Work required:
Copy, word for word, the line containing "ghost loup géant de jon snow game of thrones" and each line that follows it in the entries below; pictures do not belong in the copy.

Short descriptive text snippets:
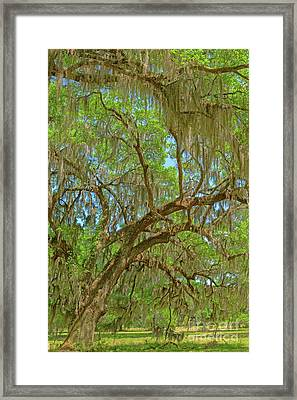 Attraction Framed Print by Steven Dillon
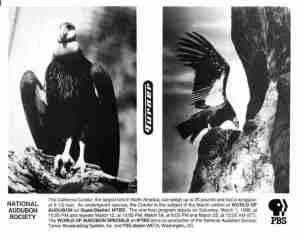 06 NAS-PBS 1986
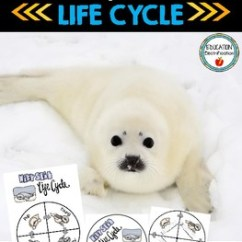 Harp Seal Life Cycle Diagram Fender Jaguar Wiring Wheel And Poster Set By Sarah Tighe Tpt
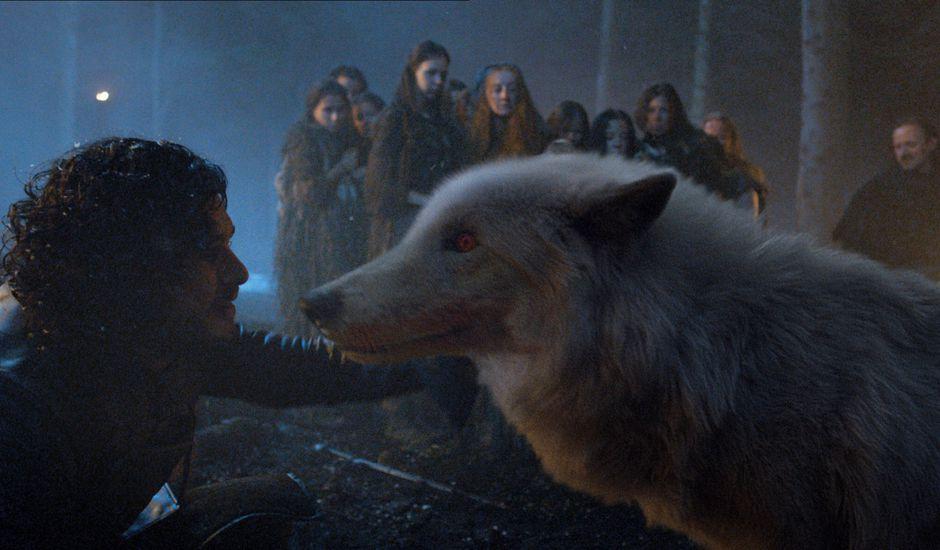 ghost loup géant de jon snow game of thrones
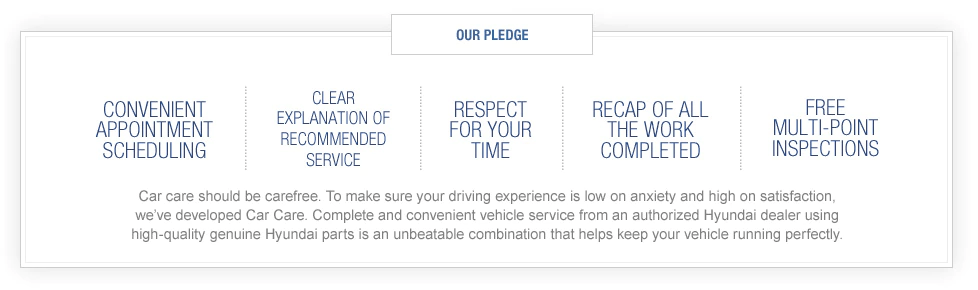 Hyundai Pledge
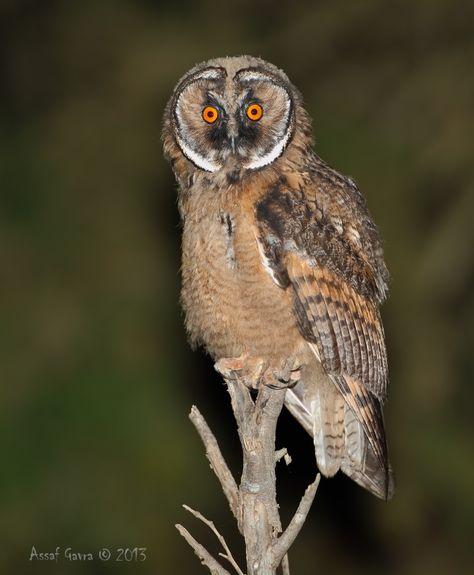 Long-eared Owl (Asio otus) juvenile. Photo by Assaf Gavra.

Result of this exercise:
 ghost loup géant de jon snow game of thrones
 Hyundai Pledge
 Long-eared Owl (Asio otus) juvenile. Photo by Assaf Gavra.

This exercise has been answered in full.